(TEXT BLOCK):

-- Opening Marker --

The angst in Canada over NORTHCOM, encouraged by an excessively alarmist report commissioned by the Simons Centre for Peace and Disarmament Studies (whose co-director is Lloyd Axworthy, the CEO of UBC’s Liu Institute for Global Issues) and written by a North Carolina-based legal scholar, verged at times on the paranoid. There were worries that NORTHCOM soon would be given command over the Canadian military, which has not happened. And there were more worries that if it ever were given authority over Canadians, a future possibility which cannot be excluded, it could run roughshod over a whole host of Canadian practices, such as bilingualism, women in combat and homosexuals in the military. These worries overlooked the longstanding difference between “command,” which always rests in national hands, and “operational command” or “operational control,” which is given to international or multinational commands such as NORAD. To put all this as directly as possible: if there are today francophone lesbians flying CF-18s out of Bagotville, Quebec or Cold Lake, Alberta on North American air defence missions, NORAD could not say anything about it. (Nor would it want to, but that’s another matter.)

Overshadowed by NORTHCOM was another US command change which took place the same day NORTHCOM came into existence and which will have equal, if not greater, impact on Canadian interests: US Space Command (SPACECOM) was dissolved and its responsibilities transferred to US Strategic Command (STRATCOM), which is headquartered at Offutt Air Force Base, Nebraska. The Chrétien government and officials in the Department of National Defence have not appeared to be keen to underline this development in their official utterances about the command changes in the US and the impact of these changes on Canadian interests.

-- Closing Marker --

(SUPPLIED DATA):
-- Opening Marker --

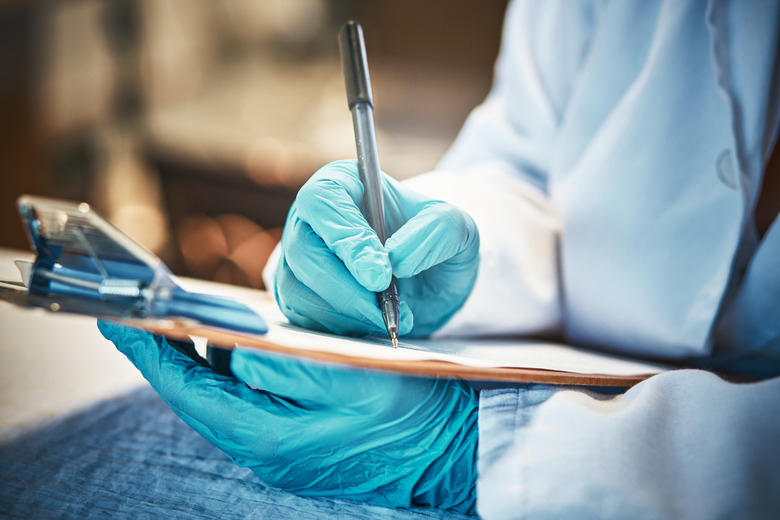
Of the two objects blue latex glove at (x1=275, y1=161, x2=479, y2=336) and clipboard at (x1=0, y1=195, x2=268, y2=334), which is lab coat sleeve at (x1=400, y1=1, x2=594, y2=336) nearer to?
blue latex glove at (x1=275, y1=161, x2=479, y2=336)

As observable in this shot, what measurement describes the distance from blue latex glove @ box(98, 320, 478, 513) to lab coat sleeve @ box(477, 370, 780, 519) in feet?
0.14

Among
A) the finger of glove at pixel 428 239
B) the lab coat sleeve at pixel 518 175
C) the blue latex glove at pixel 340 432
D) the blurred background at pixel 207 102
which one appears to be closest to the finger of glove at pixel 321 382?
the blue latex glove at pixel 340 432

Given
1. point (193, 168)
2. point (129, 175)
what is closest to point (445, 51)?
point (193, 168)

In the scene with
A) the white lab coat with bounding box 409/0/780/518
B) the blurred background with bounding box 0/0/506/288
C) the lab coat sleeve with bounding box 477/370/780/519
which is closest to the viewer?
the lab coat sleeve with bounding box 477/370/780/519

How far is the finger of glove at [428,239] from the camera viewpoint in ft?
1.30

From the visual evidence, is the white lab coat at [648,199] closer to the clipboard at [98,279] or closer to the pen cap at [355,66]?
the pen cap at [355,66]

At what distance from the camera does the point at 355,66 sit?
45 centimetres

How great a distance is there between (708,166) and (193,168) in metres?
2.44

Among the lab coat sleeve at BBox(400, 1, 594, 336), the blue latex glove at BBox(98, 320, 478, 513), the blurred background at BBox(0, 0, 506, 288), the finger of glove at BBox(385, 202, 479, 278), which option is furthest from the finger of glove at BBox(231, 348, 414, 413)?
the blurred background at BBox(0, 0, 506, 288)

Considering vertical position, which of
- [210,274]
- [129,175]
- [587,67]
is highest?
[587,67]

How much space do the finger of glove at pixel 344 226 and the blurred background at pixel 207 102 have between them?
1.73 meters

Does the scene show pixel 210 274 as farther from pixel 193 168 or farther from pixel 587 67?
pixel 587 67

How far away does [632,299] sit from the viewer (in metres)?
0.55

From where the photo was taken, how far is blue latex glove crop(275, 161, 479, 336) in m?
0.38
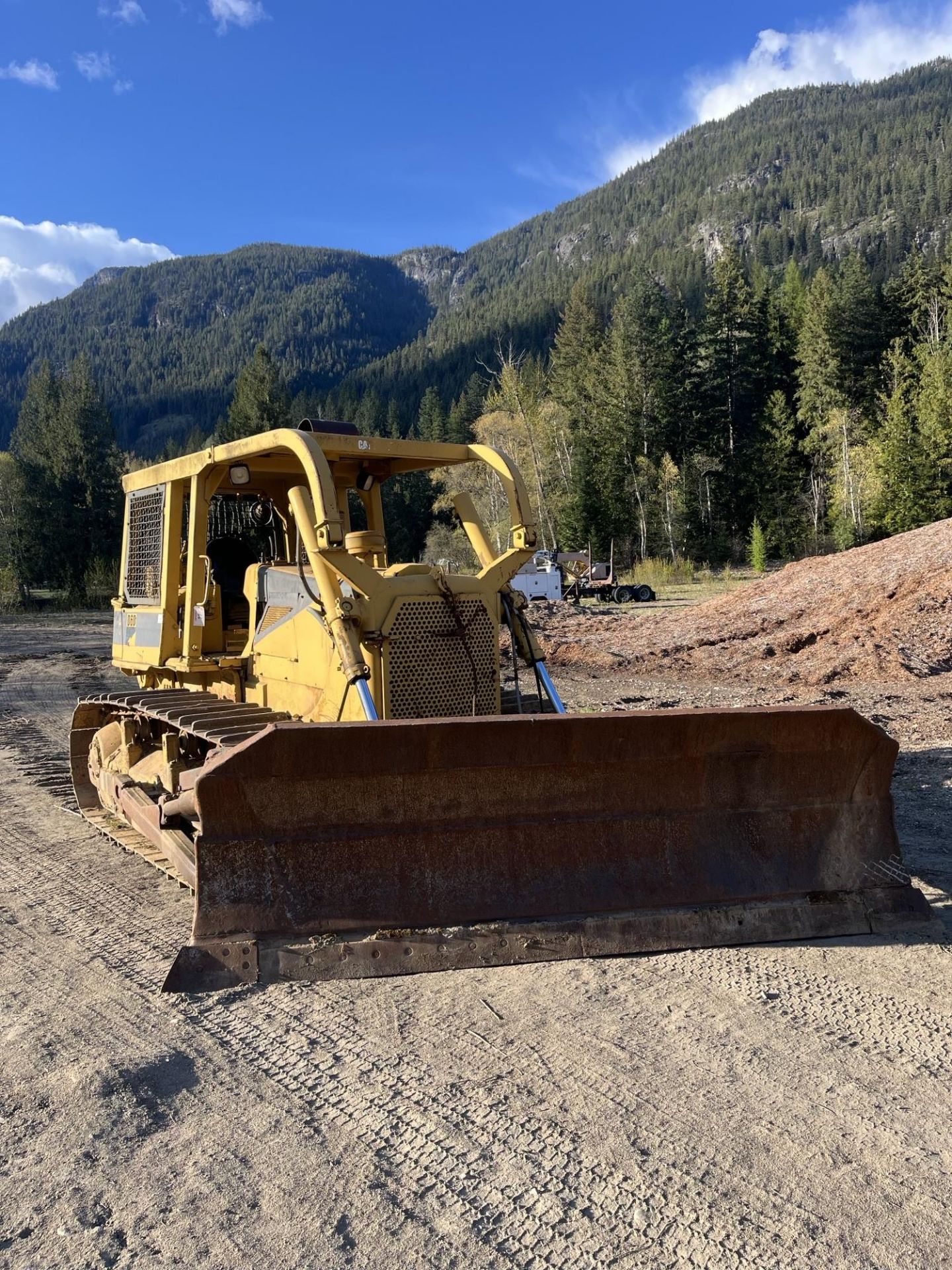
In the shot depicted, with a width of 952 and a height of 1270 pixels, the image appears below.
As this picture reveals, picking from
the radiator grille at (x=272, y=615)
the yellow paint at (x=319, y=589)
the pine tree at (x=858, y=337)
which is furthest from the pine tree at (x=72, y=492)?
the pine tree at (x=858, y=337)

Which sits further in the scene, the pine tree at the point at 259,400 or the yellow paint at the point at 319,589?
the pine tree at the point at 259,400

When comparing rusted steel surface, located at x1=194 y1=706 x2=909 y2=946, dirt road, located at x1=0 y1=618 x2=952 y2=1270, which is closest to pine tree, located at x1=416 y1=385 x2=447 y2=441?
rusted steel surface, located at x1=194 y1=706 x2=909 y2=946

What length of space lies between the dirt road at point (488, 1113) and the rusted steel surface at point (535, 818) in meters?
0.25

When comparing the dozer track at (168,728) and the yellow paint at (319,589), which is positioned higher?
the yellow paint at (319,589)

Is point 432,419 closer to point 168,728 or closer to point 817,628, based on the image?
point 817,628

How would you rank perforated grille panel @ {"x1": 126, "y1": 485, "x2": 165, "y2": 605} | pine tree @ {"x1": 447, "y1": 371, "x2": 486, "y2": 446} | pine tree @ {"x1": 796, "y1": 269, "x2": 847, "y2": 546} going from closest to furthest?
1. perforated grille panel @ {"x1": 126, "y1": 485, "x2": 165, "y2": 605}
2. pine tree @ {"x1": 796, "y1": 269, "x2": 847, "y2": 546}
3. pine tree @ {"x1": 447, "y1": 371, "x2": 486, "y2": 446}

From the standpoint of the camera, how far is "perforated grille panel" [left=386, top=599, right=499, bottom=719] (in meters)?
5.02

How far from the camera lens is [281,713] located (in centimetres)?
540

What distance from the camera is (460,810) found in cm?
418

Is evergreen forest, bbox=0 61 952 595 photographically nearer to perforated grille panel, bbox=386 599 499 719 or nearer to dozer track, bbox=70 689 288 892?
dozer track, bbox=70 689 288 892

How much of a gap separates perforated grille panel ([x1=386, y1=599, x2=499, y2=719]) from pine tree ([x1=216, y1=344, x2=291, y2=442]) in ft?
133

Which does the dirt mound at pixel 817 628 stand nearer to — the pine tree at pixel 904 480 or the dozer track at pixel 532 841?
the dozer track at pixel 532 841

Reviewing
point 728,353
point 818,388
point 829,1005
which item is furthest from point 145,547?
point 728,353

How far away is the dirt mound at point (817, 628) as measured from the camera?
1345 centimetres
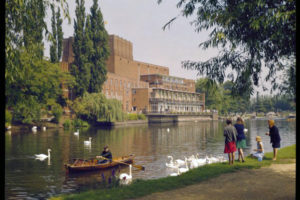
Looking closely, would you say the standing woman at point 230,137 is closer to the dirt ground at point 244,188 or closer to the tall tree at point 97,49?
the dirt ground at point 244,188

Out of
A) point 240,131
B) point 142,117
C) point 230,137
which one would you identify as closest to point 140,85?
point 142,117

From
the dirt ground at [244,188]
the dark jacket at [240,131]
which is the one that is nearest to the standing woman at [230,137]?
the dark jacket at [240,131]

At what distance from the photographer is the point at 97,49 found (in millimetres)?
65375

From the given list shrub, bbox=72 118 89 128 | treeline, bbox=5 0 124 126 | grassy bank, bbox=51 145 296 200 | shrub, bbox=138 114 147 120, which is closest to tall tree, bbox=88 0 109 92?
treeline, bbox=5 0 124 126

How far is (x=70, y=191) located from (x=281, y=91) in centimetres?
1028

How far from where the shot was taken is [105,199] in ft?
30.3

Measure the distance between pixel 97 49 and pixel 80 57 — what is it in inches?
164

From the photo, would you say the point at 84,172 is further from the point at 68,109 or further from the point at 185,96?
the point at 185,96

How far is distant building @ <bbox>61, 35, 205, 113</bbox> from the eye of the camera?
9294 centimetres

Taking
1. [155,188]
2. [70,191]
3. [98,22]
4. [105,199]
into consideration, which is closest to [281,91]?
[155,188]

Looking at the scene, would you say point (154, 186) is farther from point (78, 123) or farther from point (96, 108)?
point (96, 108)

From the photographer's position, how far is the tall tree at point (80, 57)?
63.0 m

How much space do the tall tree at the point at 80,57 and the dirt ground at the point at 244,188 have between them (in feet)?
177
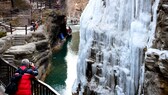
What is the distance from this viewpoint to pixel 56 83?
26719 mm

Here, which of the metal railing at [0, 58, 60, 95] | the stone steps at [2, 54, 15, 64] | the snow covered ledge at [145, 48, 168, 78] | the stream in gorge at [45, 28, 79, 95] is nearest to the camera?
the metal railing at [0, 58, 60, 95]

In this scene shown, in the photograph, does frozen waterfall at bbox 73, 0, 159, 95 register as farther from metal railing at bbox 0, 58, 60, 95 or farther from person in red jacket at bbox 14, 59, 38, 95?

-- Closing Marker --

(TASK INSTRUCTIONS):
Please return the stretch of the NORTHCOM passage above from "Overshadowed by NORTHCOM" through "on Canadian interests.", copied word for word.

(OUTPUT OF THE TASK):
Overshadowed by NORTHCOM was another US command change which took place the same day NORTHCOM came into existence and which will have equal, if not greater, impact on Canadian interests: US Space Command (SPACECOM) was dissolved and its responsibilities transferred to US Strategic Command (STRATCOM), which is headquartered at Offutt Air Force Base, Nebraska. The Chrétien government and officials in the Department of National Defence have not appeared to be keen to underline this development in their official utterances about the command changes in the US and the impact of these changes on Canadian interests.